# [DATA SUPPLIED]
○ ○ ○ ○ ○ ○ ○

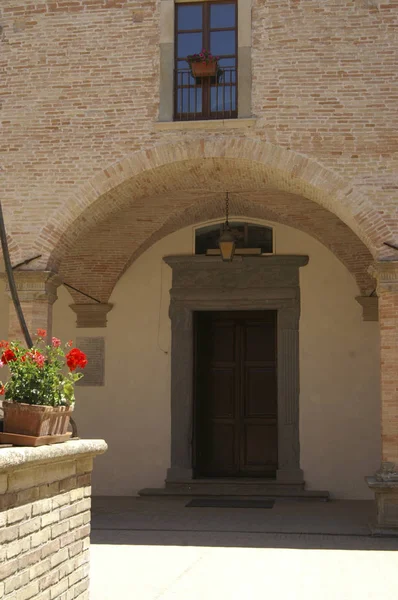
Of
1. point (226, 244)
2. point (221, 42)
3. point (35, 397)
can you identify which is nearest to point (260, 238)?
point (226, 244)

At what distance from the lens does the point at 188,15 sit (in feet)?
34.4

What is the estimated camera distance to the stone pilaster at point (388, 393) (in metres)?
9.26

○ ○ ○ ○ ○ ○ ○

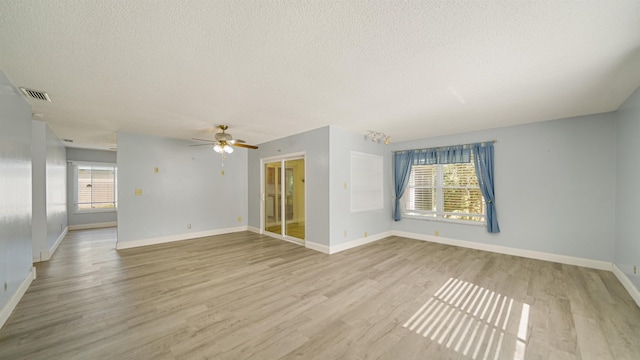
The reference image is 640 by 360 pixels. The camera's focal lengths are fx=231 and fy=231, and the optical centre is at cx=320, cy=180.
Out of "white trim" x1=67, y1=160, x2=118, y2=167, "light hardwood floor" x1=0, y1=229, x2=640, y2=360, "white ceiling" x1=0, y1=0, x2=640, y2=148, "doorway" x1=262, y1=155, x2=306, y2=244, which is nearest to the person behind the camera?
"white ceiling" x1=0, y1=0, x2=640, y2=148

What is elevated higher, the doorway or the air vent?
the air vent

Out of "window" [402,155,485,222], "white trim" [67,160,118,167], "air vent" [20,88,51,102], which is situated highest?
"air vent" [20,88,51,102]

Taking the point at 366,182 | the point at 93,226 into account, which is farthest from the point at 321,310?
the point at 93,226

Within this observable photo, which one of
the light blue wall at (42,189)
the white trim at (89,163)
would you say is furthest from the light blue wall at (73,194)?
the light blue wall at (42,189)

○ ○ ○ ○ ○ ○ ○

Which lines of the records contain the string "ceiling", with case counting? Report each such line in full.

# [OUTPUT BELOW]
Out of "white trim" x1=67, y1=160, x2=118, y2=167, "light hardwood floor" x1=0, y1=229, x2=640, y2=360, "white ceiling" x1=0, y1=0, x2=640, y2=148, "doorway" x1=262, y1=155, x2=306, y2=244, which is nearest to the person behind the camera?
"white ceiling" x1=0, y1=0, x2=640, y2=148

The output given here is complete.